Öyle bir uyanıştı ki bu,sadece uyandığını biliyordun.
Tekrar gözlerini kapattığında karşılaştığın karanlığın arasında umuda bağlanmış bir ışık görmeyi diledin.
Yoktu.
Gözlerini açtın.
Kaybetmiştin.
Geçmişini kaybetmiştin sen,anılarını, hatta belki duygularını.
Kafanda yaşadığın anıların uğultusu vardı,ne kadar anlamak için çırpınsan da onlar sadece uğultuydu.
Seslendin,çığlıklar attın hatta, neredeyim ben,kimsiniz siz?
Ama bunu,gözlerinin donukluğu arkasına sakladın yabancı gözlere karşı.
Çünkü,zaten sen kendini de unutmuştun.
Bir rüzgarın tiz sesi arasında bir ses fısıldaması karıştı kulaklarına.
"Öyle bir son ile karşılaştın ki,başlangıca dönmek zorunda kaldın. "
"Sevilmek isterken iliklerine kadar sevgisizliği hisseden herkese..."
(...)
"Senin şımarıklıklarını çekecek bir adam değilim."

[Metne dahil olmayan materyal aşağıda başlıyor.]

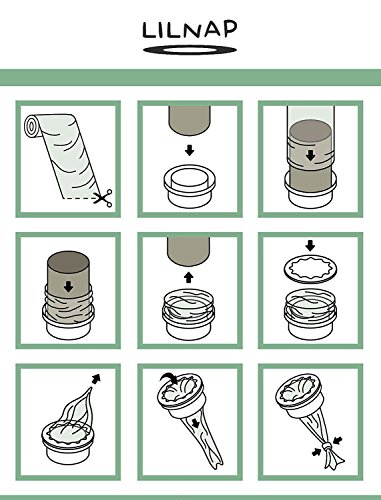 LILNAP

Sözleri üzerine gözlerim gözlerinde asılı kaldı. Kelimeler zihnimde bir oraya bir buraya kaçışırken hepsini bir araya toplamak oldukça zor olmuştu. Sakin ol Efsan... Kalbimdeki anlamsız ağrıyı görmezlikten geldim. Çenemi havaya dikip ters ters ona baktım. Giydiğim siyah topuklular sayesinde aramızdaki boy farkı bir kafa mesafesi kadarken gerginlikten kuruyan dudaklarımı ıslatıp onunkiler kadar acımasız olan sözlerimi sarf ettim.
"Bende sana şımarıklık yapacak bir kadın değilim."